Journaliste multimédia, Natacha Polony ne dit pas autre chose, dans une tribune publiée dans Le Figaro. «L’antisémitisme des banlieues a crû parallèlement à une radicalisation religieuse savamment entretenue par certains imams salafistes gracieusement fournis par des puissances du Golfe. Le drame des populations palestiniennes n’était alors qu’un opportun catalyseur. » Et d’ajouter : « C’est dans les manifestations contre la loi sur les signes religieux à l’école, en 2003 et 2004, qu’on entendit les premiers «mort aux Juifs.» Pour le Premier ministre Manuel Valls, « L’antisémitisme «se répand dans nos quartiers populaires, auprès d’une jeunesse souvent sans repères, sans conscience de l’histoire qui cache sa «haine du Juif» derrière un antisionisme de façade et derrière la haine de l’Etat d’Israël ».
Du coup, dans la communauté juive règne une profonde inquiétude. Certains évitent de se montrer avec des signes religieux trop évidents, tandis que d’autres envisagent de quitter la France.

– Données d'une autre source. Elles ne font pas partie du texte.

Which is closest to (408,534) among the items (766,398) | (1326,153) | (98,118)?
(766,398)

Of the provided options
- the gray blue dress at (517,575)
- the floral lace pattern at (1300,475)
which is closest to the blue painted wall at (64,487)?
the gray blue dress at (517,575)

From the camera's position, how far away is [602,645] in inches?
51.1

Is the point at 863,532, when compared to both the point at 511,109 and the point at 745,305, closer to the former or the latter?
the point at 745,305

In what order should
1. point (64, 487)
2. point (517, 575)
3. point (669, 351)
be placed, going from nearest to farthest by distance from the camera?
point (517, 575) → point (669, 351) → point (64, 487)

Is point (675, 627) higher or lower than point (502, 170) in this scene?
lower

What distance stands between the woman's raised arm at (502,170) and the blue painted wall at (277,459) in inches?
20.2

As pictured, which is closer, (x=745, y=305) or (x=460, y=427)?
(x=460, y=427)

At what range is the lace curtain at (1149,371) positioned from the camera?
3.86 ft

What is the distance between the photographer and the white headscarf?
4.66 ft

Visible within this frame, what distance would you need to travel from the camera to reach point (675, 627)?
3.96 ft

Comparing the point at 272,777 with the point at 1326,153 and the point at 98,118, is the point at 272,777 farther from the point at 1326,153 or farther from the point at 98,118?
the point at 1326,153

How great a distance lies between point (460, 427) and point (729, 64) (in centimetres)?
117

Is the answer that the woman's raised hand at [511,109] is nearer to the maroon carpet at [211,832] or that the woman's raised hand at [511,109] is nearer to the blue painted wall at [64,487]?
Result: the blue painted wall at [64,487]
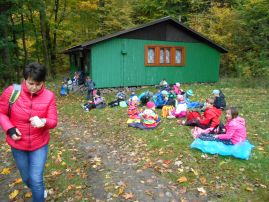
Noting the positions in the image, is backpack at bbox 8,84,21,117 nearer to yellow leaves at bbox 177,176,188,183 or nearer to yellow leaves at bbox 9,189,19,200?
yellow leaves at bbox 9,189,19,200

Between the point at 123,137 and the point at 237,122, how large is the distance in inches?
124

Selon Oded Forer, directeur général du ministère de l’Immigration israélien, plus de 5.000 juifs de France vont immigrer en Israël en 2014, un record depuis la création de cet Etat il y a 66 ans.
Les autorités tentent de rassurer les juifs de France. Pour, le ministre des Affaires étrangères, Laurent Fabius, « les juifs en France ne doivent pas avoir peur ». Son collègue de l’Intérieur Bernard Cazeneuve assure de son côté que la communauté juive « sera protégée par le gouvernement ».
Pour Frédéric Haziza, journaliste à LCP et à radio J, « la République représente justement cet élan pour vivre ensemble sans exclusive. Il est du devoir des Républicains, de le rappeler, de s’unir et de faire du retour à la cohésion sociale une «grande cause nationale».
Pour le grand rabbin de France, la situation invite à faire un diagnostic de cette « haine des juifs qui « s’habille des oripeaux de l’antisionisme », Puis à « mettre en route des mesures de formation de la jeunesse, un contrôle de ce qui est diffusé sur les réseaux sociaux et les satellites, qui arrive du monde entier et qui diffuse la haine ».